Coluna Por Supuesto
No domingo 2 de outubro a sociedade brasileira se pronunciará sobre quem deve conduzir o Executivo federal. Também haverá eleições para os legislativos da União – Câmara dos Deputados e Senado Federal – e os executivos e legislativos nos Estados membros da federação.
Para quem olha de fora, o processo eleitoral brasileiro é impressionante em termos numéricos: a) trata-se de um eleitorado de 156,4 milhões de pessoas; b) há quase 2 milhões de candidatos no país; c) são 496.512 seções eleitorais e 93.758 locais de votação; d) há 577.000 urnas eletrônicas. Trata-se, de fato, do quarto maior processo eleitoral do planeta.
Entretanto, se estes dados são importantes para entender a dimensão e grandeza do processo, em termos jurídico-constitucionais a questão que adquire maior relevância não só para o Brasil, mas para o conjunto dos povos do continente, é a preocupação com a estabilidade política e as balizas do Estado democrático construído em 1988. Esse ambiente tem sido provocado pela quantidade de impropérios e ameaças patrocinadas ou afirmadas pelo Executivo e membros do legislativo, dirigidas a expor que poderia haver um desconhecimento do resultado das urnas, em caso de existir uma “fraude” que só interessa, até pelas pesquisas, ao próprio governo.

Registros de perguntas de raciocínio espacial:
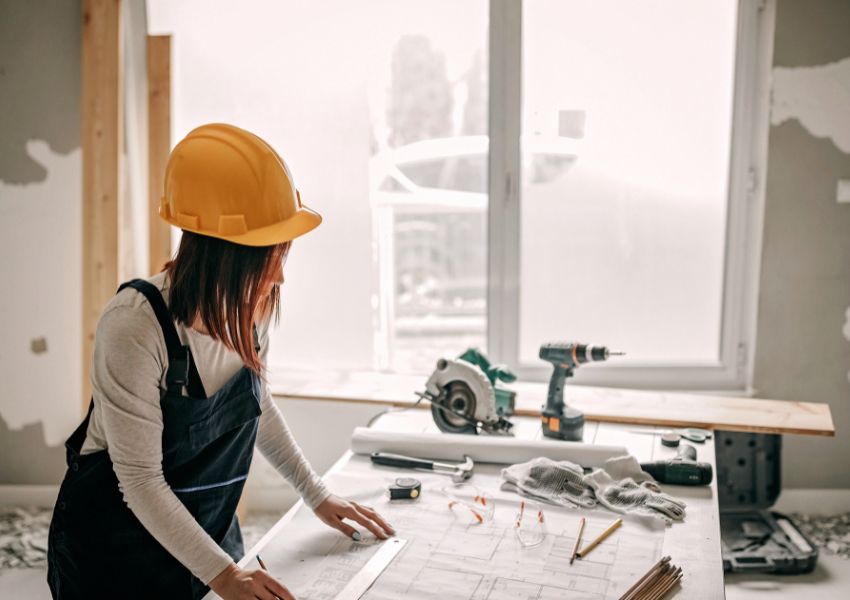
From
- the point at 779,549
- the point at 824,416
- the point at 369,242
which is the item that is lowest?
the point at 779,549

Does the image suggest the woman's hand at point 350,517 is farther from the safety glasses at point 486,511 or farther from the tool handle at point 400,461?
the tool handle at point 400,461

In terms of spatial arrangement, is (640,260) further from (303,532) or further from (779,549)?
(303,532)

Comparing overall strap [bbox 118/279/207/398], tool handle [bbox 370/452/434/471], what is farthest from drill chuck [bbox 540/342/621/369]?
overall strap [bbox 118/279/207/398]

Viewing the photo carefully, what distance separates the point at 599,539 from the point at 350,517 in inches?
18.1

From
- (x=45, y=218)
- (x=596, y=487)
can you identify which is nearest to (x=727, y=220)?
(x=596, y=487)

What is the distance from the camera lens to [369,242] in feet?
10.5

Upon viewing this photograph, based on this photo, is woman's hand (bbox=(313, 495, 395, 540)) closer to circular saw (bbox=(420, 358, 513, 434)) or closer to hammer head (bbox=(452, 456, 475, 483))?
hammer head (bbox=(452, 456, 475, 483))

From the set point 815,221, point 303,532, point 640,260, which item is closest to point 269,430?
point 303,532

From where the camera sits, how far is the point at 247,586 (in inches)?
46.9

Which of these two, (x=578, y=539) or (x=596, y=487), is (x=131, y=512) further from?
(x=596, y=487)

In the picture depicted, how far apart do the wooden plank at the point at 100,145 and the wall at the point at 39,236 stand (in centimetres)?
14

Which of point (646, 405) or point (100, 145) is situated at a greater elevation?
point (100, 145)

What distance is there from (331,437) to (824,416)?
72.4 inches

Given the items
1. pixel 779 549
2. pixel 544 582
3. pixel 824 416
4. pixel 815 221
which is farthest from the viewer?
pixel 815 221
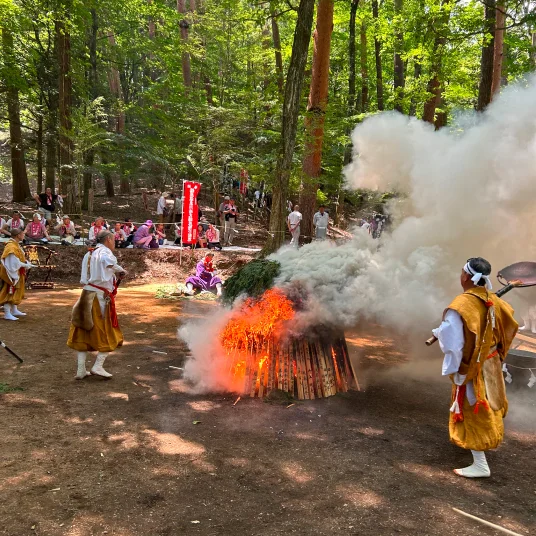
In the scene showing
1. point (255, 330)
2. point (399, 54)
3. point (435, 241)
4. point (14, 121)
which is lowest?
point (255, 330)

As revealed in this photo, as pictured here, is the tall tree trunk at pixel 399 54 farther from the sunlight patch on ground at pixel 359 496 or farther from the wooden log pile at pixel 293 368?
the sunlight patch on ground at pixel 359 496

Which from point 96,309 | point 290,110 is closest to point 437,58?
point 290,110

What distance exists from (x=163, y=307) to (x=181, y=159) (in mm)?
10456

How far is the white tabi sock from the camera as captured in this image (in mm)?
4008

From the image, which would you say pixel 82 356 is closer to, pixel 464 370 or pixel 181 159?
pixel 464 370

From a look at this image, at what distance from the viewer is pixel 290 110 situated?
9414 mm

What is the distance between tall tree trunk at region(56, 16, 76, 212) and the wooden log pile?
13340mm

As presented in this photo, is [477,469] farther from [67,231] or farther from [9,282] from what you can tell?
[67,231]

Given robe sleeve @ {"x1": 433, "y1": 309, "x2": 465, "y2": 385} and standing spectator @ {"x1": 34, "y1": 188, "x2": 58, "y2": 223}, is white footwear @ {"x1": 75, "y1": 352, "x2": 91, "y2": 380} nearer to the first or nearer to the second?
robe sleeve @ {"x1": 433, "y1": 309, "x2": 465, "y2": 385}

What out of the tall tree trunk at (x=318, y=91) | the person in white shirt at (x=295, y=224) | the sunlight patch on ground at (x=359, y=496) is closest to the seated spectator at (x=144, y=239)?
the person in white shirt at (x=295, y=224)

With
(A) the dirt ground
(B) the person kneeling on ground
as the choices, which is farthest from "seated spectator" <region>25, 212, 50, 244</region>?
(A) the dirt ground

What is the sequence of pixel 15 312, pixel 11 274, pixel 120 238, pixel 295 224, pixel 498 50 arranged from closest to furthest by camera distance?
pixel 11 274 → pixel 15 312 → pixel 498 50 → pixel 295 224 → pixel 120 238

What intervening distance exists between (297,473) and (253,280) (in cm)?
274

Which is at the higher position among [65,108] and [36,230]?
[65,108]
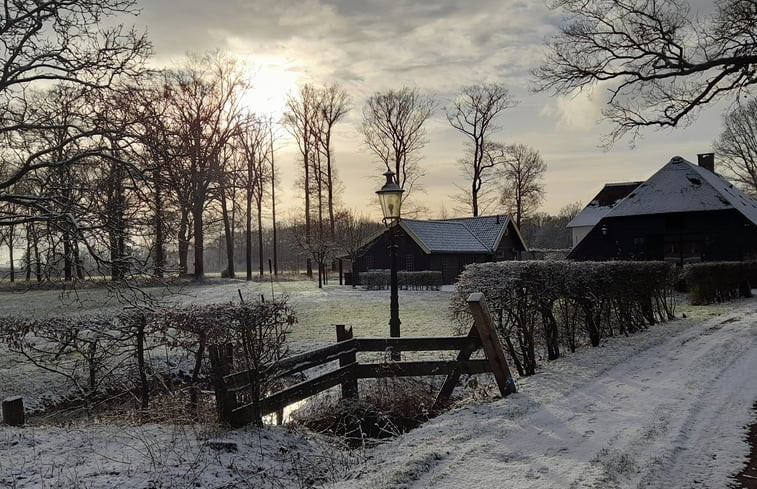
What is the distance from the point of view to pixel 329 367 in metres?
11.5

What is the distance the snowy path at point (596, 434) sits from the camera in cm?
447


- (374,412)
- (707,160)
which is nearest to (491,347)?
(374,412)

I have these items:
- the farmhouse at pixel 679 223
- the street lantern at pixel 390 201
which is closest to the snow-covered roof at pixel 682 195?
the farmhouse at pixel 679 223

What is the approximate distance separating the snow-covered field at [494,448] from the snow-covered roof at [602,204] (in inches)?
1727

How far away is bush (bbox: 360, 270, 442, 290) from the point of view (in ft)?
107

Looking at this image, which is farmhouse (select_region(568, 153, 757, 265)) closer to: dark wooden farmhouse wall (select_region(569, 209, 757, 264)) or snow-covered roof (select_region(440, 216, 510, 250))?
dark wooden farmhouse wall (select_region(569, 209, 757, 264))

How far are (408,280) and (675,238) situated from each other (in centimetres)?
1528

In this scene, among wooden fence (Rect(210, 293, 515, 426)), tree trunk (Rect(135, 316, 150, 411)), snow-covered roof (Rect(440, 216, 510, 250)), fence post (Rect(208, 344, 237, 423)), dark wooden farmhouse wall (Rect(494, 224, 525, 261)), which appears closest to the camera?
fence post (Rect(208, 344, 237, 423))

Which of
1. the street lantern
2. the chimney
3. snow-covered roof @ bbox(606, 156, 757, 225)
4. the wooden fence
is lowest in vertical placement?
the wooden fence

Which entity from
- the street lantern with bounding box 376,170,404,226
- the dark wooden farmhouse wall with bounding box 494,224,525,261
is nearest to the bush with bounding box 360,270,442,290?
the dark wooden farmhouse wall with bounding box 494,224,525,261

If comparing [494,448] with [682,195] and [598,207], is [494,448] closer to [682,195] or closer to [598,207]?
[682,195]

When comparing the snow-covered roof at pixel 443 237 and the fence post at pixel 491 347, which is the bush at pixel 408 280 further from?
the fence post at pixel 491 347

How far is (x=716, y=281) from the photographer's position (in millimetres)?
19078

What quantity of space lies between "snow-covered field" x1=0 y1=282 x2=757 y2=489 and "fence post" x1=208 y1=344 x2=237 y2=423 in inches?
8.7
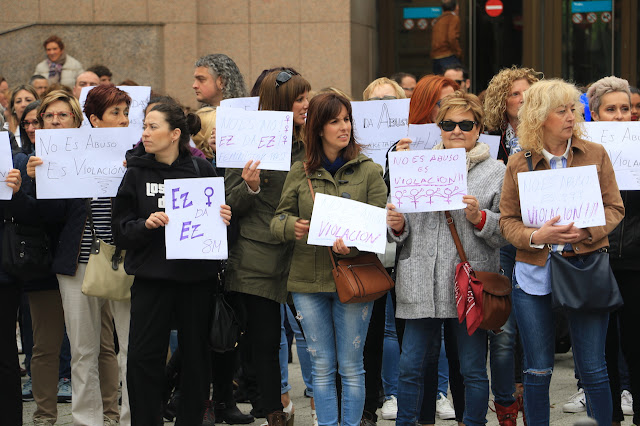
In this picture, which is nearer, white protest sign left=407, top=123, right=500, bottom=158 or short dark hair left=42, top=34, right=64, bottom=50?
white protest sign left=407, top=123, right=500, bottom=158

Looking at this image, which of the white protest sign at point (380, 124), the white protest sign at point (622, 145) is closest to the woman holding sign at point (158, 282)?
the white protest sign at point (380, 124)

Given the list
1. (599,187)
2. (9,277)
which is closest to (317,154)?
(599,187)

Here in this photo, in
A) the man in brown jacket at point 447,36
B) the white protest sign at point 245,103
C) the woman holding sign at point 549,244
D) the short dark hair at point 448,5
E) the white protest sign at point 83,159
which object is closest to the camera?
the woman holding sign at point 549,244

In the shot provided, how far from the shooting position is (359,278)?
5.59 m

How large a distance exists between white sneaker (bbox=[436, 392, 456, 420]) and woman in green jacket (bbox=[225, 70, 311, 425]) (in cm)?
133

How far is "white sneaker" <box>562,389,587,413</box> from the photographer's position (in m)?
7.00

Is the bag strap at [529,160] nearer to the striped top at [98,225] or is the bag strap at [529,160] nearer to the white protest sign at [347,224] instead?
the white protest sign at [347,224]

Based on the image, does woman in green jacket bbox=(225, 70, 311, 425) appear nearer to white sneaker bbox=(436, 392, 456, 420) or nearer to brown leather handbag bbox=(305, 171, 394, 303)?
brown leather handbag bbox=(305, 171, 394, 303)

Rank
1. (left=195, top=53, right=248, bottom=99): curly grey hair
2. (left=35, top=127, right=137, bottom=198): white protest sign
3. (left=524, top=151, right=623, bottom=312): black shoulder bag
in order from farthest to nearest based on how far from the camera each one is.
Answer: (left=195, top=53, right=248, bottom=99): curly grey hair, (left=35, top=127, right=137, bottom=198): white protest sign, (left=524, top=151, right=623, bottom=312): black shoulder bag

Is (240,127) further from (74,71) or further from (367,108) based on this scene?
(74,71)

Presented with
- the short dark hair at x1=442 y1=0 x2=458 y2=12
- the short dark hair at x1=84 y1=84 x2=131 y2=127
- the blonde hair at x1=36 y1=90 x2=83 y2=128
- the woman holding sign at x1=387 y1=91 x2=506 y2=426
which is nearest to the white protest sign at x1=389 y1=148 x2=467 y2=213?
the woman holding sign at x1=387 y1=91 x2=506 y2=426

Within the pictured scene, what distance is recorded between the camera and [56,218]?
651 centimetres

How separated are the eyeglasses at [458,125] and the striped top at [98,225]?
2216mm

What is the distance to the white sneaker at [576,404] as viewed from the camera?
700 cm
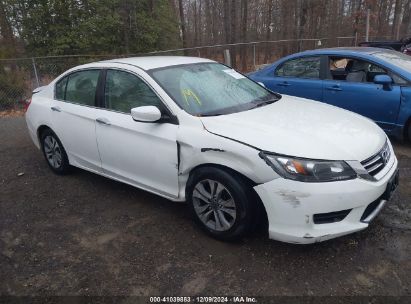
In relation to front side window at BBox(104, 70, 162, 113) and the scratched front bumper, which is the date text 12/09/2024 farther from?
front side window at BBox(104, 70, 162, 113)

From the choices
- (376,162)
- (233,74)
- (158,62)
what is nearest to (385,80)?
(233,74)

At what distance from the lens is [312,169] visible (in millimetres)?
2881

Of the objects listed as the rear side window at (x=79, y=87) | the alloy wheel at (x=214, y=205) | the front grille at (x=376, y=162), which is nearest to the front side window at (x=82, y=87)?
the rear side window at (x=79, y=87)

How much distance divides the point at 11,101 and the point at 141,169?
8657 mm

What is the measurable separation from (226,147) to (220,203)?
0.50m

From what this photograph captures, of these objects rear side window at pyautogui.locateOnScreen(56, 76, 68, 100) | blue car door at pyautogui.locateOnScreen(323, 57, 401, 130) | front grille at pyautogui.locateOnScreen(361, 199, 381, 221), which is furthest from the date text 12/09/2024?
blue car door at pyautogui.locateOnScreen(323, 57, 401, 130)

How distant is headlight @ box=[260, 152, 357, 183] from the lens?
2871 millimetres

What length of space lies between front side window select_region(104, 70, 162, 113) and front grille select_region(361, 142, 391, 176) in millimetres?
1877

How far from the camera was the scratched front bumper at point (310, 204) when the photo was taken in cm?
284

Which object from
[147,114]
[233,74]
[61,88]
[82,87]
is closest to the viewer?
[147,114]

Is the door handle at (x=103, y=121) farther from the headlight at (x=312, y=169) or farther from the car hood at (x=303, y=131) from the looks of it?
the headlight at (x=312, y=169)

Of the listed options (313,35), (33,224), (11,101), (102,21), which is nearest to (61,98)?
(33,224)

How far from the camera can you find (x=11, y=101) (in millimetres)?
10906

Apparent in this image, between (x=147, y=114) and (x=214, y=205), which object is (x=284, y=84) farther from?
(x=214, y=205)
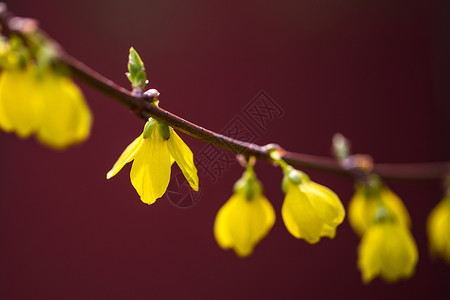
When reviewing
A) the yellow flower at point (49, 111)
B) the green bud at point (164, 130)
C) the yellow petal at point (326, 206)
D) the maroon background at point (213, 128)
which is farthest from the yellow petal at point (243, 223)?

TAREFAS =>
A – Segundo o texto sobre as eleições, quantas urnas eletrônicas há no Brasil?
B – Localize nas linhas de dados todas as que contêm a palavra "each" e copie cada uma delas.
O texto sobre as eleições e as linhas de dados não têm relação entre si.

RESPOSTAS DOS EXERCÍCIOS =>
A – Há 577.000 urnas eletrônicas.

B –
How far are (408,280) and (675,238) situated from each other (in centimetres)?
in order from farthest to nearest based on how far from the camera each one is.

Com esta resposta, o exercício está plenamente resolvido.